= DATA TO PROCESS =
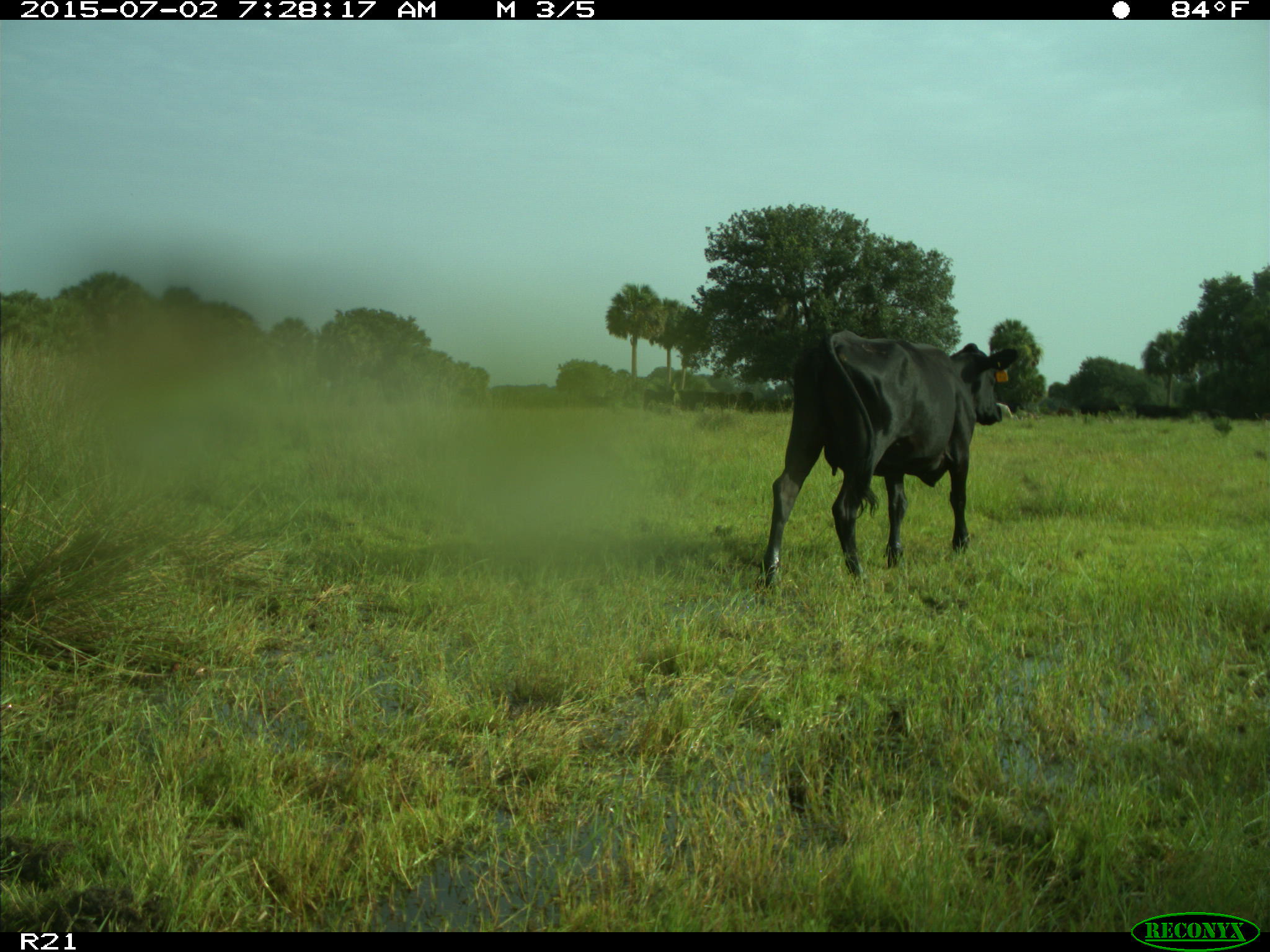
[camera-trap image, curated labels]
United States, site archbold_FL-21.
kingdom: Animalia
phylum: Chordata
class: Mammalia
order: Artiodactyla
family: Bovidae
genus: Bos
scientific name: Bos taurus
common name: domestic cow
Bos taurus (domestic cow).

= ACTIVITY =
Repeat every entry exactly. Do not include the pictures.

= WRITTEN ANSWER =
[camera-trap image, curated labels]
United States, site archbold_FL-21.
kingdom: Animalia
phylum: Chordata
class: Mammalia
order: Artiodactyla
family: Bovidae
genus: Bos
scientific name: Bos taurus
common name: domestic cow
Bos taurus (domestic cow).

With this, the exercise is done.